Prime Minister Narendra Modi and US President Joe Biden may meet when leaders of the "Quad" bloc of US, India, Japan and Australia come together in a virtual meeting teased by Australian Prime Minister Scott Morrison on Friday.
This could be PM Modi's first meeting with Biden since he took over as US President in November, even though they spoke on the phone after the Democrat victory.
The Prime Minister's Office has not officially confirmed such a meeting yet.
However, the Australian PM announced they will all be present together as the four nations meet in continuing efforts to counter China's influence.

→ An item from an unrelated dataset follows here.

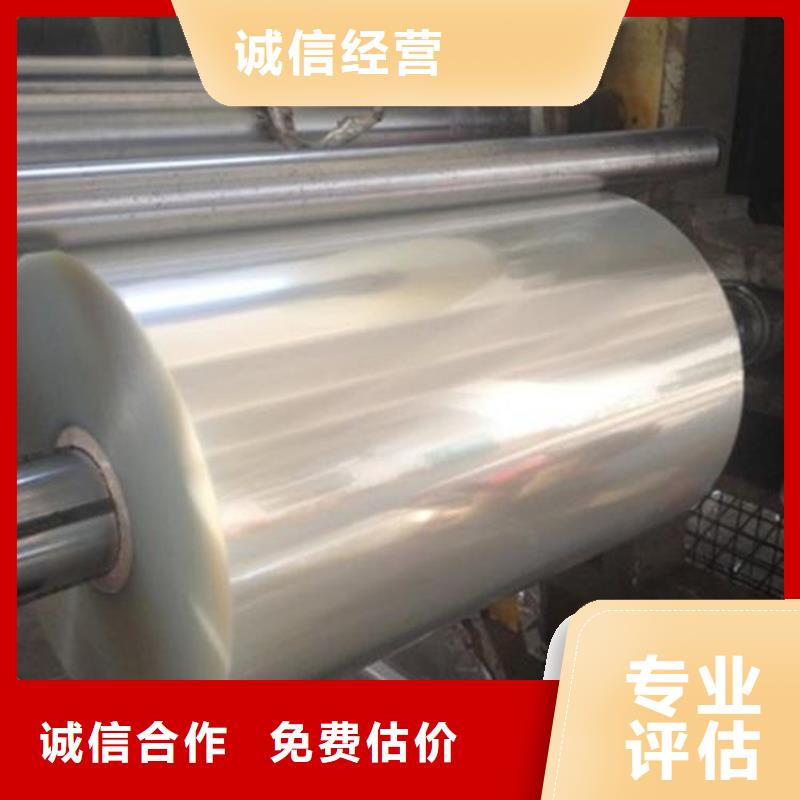 化工回收回收木器漆看貨報價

"It will be the first ever such gathering. I have already had bilateral discussions about this with Narendra Modi and Yoshihide Suga, the Prime Minister of Japan, and of course the Prime Minister of India. And of course we're looking forward to those discussions and follow-up face-to-face meetings as well," Australian Prime Minister Scott Morrison said without giving details on the timing of the talks, expected to be held virtually, according to Bloomberg.
"It will be four leaders, four countries, working together constructively for the peace, prosperity and stability of the Indo-Pacific," Mr Morrison told reporters in Sydney. Australia has suffered a hit in trade because of deteriorating relations with China.
Mr Morrison said he had discussed arrangements with President Biden and Vice President Kamala Harris in recent weeks and that he expected the talks would be followed by face-to-face meetings.
"The Quad is very central to the United States and our thinking about the region, and looking at the Indo-Pacific also through the prism of our Asean partners and their vision of the Indo-Pacific," Mr Morrison said, referring to the 10-member Association of Southeast Asian Nations.
The "Quad" or the Quadrilateral Security Dialogue is an informal strategic forum of the US, Japan, Australia, and India, was revived in 2017 as a buffer against Beijing. The Quad remains a strong focus for the four nations that have each had conflicts with China in recent years.
President Biden's first conversation with PM Modi took place on the phone on February 8, days after he was sworn in on January 20. The two leaders agreed to continue close cooperation on climate change, terrorism, and freedom of navigation. "The President underscored his desire to defend democratic institutions and norms around the world and noted that a shared commitment to democratic values is the bedrock for the US-India relationship," the White House said in a readout of the call.
The two leaders also discussed that they would continue to cooperate and promote a "free and open Indo-Pacific" and committed to strengthen regional architecture through the Quad.